At the Mandarin Oriental, Boston, a robot does it all. The hotel's resident automaton, MOBI, greets guests, escorts them to their rooms, and even delivers small amenities from a stowage compartment in its belly, providing service with a (digital) smile. During the pandemic, hotels everywhere made technological leaps to adapt to the times, and now things like contactless check-in and QR-code room-service menus are a given. But what about what's next? As the past two and a half years have shown, the ways we live and travel can change rapidly, which is why hotels are hard at work designing the guest experience of the future.
This fall, at its Bethesda, Maryland, headquarters, Marriott will open its state-of-the-art Design Lab, 10,000 square feet of research space that will be used as an R&D playground where partners like LG Electronics, Carrier, and a constellation of start-ups can ideate and optimise hotel-room design. A recent partnership with Ori, an architecture and robotics company, for instance, yielded a guest-room prototype in which the desk pulls out from the wall and the bed ascends to the ceiling, seamlessly transitioning the bedroom into an office. Hyatt, too, plans to transform its guest rooms and common areas into multifunctional spaces. For example, Hyatt Regency is integrating design touches like flexible seating to accommodate its guests' visiting friends, and Caption by Hyatt will offer bookable ‘gathering spaces’ that are more comfortable and engaging than traditional meeting rooms. These new spaces will sub in low-slung couches for clunky conference furniture and natural lighting for fluorescent overheads.

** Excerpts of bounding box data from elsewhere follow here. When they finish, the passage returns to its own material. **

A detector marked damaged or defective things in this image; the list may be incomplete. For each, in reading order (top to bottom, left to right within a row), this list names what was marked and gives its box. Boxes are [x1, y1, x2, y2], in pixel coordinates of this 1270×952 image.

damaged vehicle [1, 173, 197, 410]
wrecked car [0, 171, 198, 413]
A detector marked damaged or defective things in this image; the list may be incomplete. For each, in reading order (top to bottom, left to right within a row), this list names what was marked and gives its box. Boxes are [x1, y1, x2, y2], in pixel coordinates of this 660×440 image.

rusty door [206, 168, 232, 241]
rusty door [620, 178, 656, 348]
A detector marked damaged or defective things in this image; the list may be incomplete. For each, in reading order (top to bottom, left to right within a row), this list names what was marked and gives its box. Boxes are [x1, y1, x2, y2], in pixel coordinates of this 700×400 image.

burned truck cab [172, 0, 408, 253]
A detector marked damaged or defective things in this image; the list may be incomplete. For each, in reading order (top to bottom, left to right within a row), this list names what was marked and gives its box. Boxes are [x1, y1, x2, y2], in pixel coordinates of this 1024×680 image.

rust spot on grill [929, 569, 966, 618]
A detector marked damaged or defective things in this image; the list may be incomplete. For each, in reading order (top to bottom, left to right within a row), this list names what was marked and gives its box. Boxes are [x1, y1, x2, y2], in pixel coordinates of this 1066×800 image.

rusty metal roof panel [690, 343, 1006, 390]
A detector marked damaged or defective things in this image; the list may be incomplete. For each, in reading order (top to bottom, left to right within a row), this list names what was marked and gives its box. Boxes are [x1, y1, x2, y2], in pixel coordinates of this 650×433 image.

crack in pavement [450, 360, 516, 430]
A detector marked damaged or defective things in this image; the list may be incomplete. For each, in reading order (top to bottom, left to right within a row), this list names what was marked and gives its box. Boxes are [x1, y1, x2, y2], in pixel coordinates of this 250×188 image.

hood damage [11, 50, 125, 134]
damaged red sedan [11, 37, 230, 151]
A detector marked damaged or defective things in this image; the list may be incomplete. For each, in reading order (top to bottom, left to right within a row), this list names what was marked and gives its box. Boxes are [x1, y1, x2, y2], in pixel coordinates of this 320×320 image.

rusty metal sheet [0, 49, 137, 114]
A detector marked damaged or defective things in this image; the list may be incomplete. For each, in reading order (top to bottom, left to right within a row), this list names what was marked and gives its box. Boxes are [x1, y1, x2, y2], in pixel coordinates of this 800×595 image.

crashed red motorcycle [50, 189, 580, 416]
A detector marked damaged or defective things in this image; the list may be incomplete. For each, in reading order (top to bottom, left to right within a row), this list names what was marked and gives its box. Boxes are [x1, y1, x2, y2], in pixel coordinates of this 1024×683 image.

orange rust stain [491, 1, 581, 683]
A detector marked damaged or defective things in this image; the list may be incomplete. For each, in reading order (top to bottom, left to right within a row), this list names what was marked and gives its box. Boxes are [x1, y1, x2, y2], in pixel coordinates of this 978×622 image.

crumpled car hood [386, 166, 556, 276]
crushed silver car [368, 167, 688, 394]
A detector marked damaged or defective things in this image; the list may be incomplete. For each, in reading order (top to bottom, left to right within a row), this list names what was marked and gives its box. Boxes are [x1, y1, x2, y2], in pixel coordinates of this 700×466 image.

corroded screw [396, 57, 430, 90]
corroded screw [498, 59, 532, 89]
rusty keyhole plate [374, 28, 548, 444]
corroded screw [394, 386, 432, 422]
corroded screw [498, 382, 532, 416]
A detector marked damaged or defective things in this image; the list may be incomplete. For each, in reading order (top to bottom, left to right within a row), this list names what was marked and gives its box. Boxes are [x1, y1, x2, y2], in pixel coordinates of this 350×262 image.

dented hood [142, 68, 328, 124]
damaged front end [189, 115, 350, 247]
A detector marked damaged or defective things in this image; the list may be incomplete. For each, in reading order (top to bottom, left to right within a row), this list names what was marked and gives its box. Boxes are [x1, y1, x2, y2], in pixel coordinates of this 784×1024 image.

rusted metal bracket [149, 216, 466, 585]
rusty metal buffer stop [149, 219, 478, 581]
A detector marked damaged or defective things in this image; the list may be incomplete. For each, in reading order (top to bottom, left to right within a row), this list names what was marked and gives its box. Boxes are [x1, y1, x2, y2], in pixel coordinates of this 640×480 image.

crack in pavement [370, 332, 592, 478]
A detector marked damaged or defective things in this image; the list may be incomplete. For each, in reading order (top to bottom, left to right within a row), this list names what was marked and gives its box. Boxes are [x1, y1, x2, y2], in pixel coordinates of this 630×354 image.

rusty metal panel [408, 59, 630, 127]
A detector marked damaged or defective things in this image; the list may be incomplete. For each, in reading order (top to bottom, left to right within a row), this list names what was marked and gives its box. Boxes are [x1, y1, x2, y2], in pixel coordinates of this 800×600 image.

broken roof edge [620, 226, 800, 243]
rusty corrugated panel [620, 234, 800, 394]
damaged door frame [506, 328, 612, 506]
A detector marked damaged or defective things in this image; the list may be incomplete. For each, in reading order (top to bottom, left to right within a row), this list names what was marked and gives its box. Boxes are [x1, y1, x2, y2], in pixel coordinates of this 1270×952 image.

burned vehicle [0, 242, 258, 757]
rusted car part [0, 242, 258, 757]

The brief for this year's Accor Design Awards challenged design students to envision the hotel company's properties as the heart of a 15-minute city built around walking and cycling, in a bid to more fully integrate hotels into the fabric of their communities. One finalist proposed unmanicured green spaces on hotel rooftops so guests could camp and stargaze even in the middle of cities. Damien Perrot, Accor's global senior vice president of design and innovation, predicts a continuing transition from hotels solely focused on hospitality to a hybrid model with hotels offering broader and more diverse services like additional spaces for remote working, concerts, sports, and retail. “Hotels can become not only somewhere to create unforgettable travel experiences,” Perrot notes, “but also destinations where locals can truly enrich their everyday lives.”